The old .htaccess files aren't the biggest deal, but the mail directory (sometimes with gigabytes of mail still in cur and new) could be very revealing should the next user decide to trawl through it. And what happens if a database is missed?

The best way to be safe and sure, is to re-image between customers. With the correct processes in place, it doesn't take long and can be almost completely automated - in fact once set up it probably takes longer to go in and remove the data manually.

These may have been isolated incidents, however, as I quite quickly moved on to check other Siteground servers for the same thing and found no traces.

Conclusion

Some of the shine has definitely gone from my earlier impressions of Siteground's hosting.
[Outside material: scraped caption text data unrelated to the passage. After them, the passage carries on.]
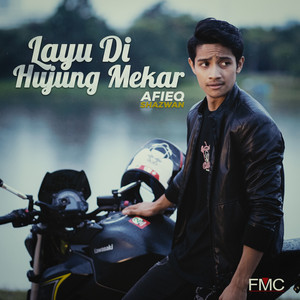 Download Lagu Afieq Shazwan - Layu Di Hujung Mekar MP3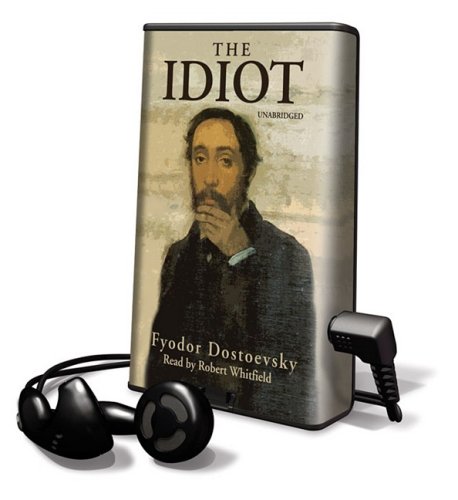 The Idiot: Library Edition by Fyodor Dostoyevsky
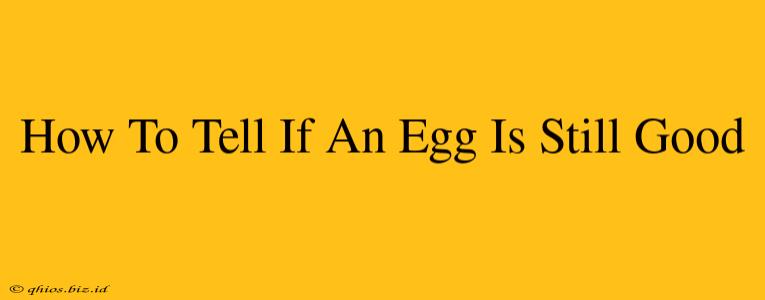 How To Tell If An Egg Is Still Good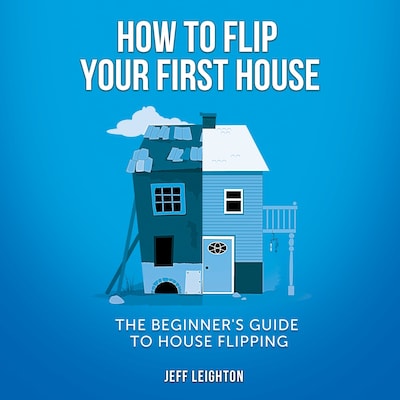 How To Flip Your First House: The Beginner's Guide To House Flipping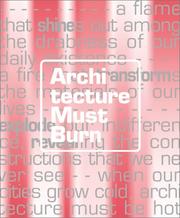 Cover of: Architecture Must Burn by Aaron Betsky, Erik Adigard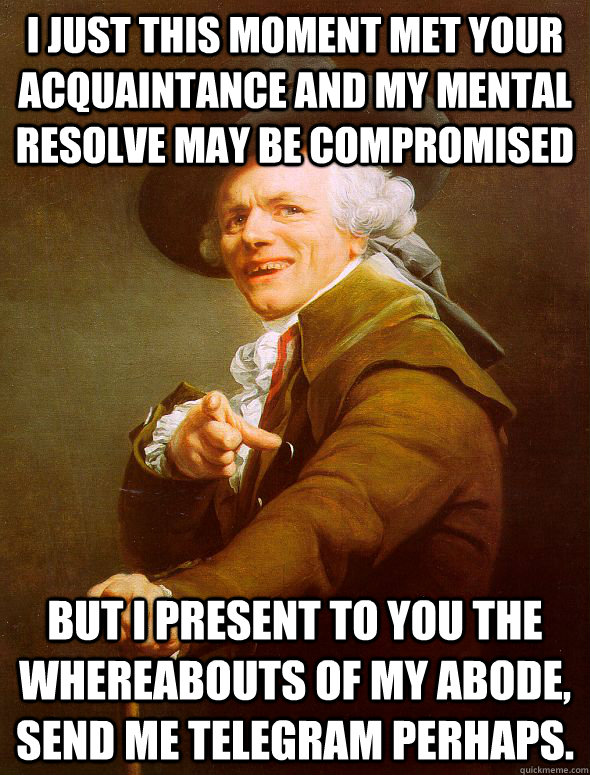 I Just this moment met your acquaintance and my mental resolve may be compromised  but I present to you the whereabouts of my abode, send me telegram perhaps.  Joseph Ducreux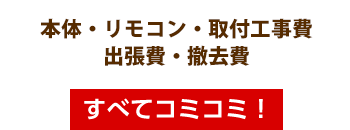 本体・リモコン・取付工事費・出張費・撤去費・すべてコミコミ！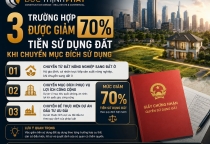 3 Trường Hợp Được Giảm 70% Tiền Sử Dụng Đất Khi Chuyển Mục Đích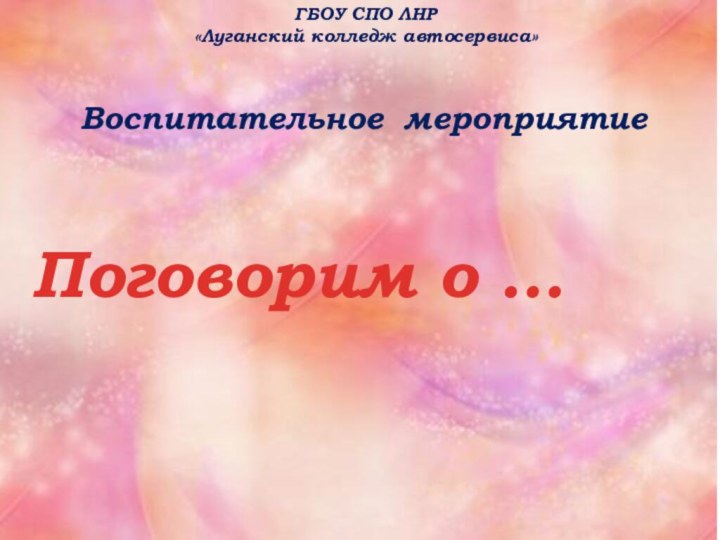 ГБОУ СПО ЛНР«Луганский колледж автосервиса»Воспитательное мероприятиеПоговорим о …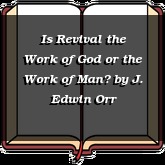 Is Revival the Work of God or the Work of Man?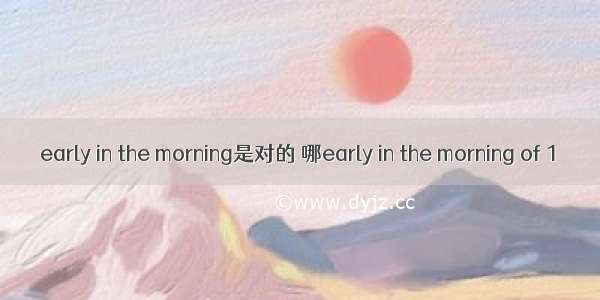 early in the morning是对的 哪early in the morning of 1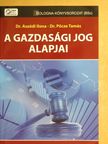 Dr. Aszódi Ilona - A gazdasági jog alapjai [antikvár]
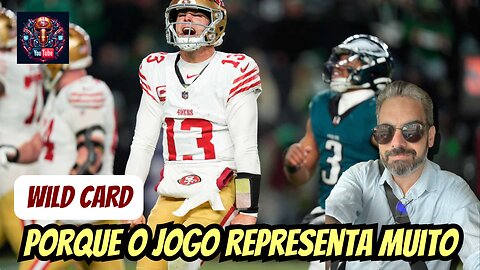 O que a vitória contra Filadelfia representa? São Francisco pode ganhar o Super Bowl?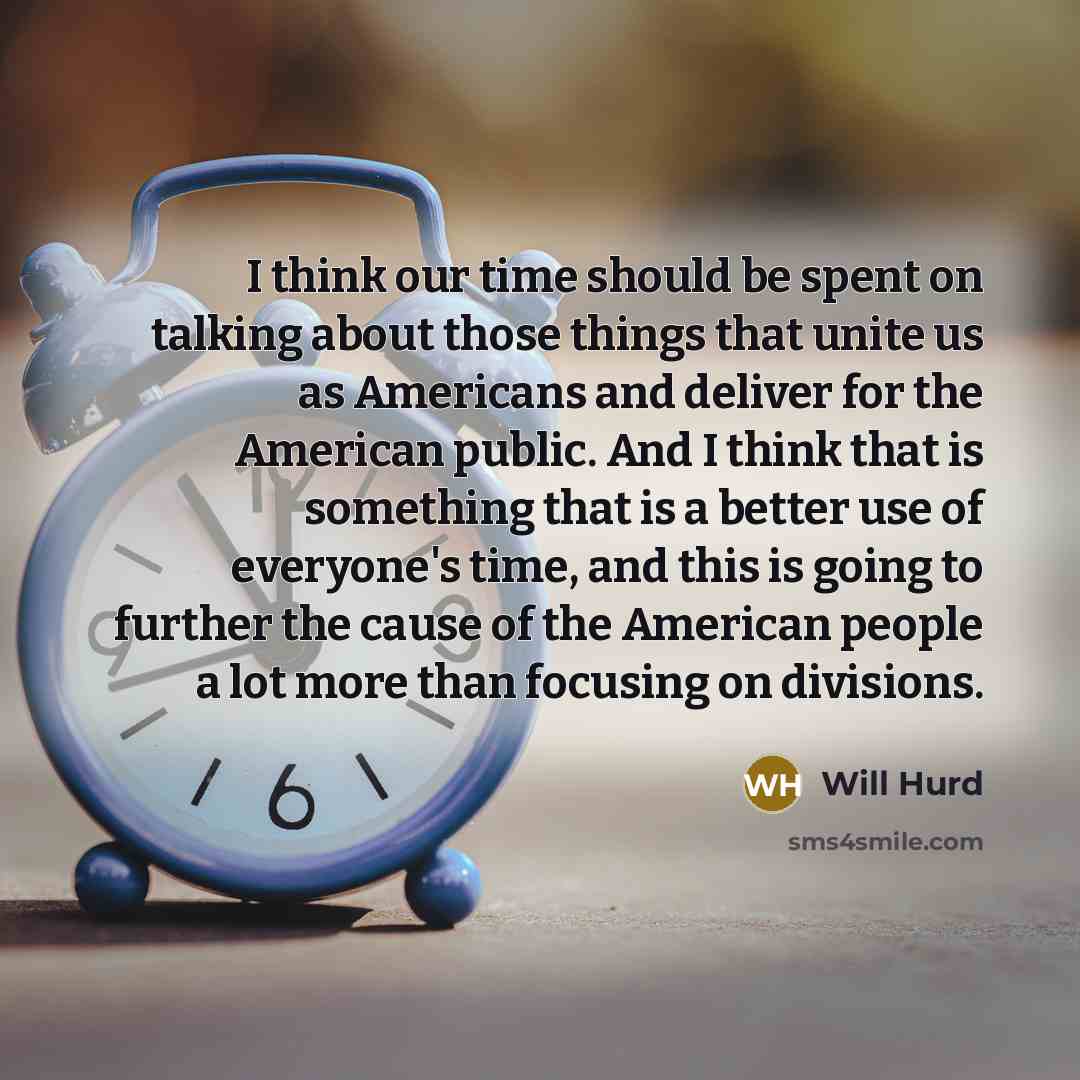 “I think our time should be spent on talking about…” quote by Will Hurd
Their prices aren't bad and they use solid kit (from what I've seen), but I can honestly say I really wouldn't want to rely on their support when things go wrong.

I'd certainly never be willing to take out a dedicated server with them under the Geeky bundle, not having root access can really prolong downtime if you need to investigate an issue that, frankly, they should be looking further in to.

The issue with not re-imaging servers is, in my opinion, negligent and unforgivable. Customer data is the most precious thing a business has to protect, and as hosts we should be ensuring that our processes help protect both our customers and their customers where possible. These incidents were avoidable.

My experiences may well be isolated incidents, there've been a few of them, but it's still likely to be a tiny volume in the number of support requests they get, and we all make mistakes from time to time. Their support team are prompt and polite, it's just that they don't seem to be quite as hands on as I'd expect them (or perhaps it's a separate team, I've seen references to their server team in tickets) to be.

All that said, their 'locked down' by default policy is to be commended, and I wish more webhosts would take that approach.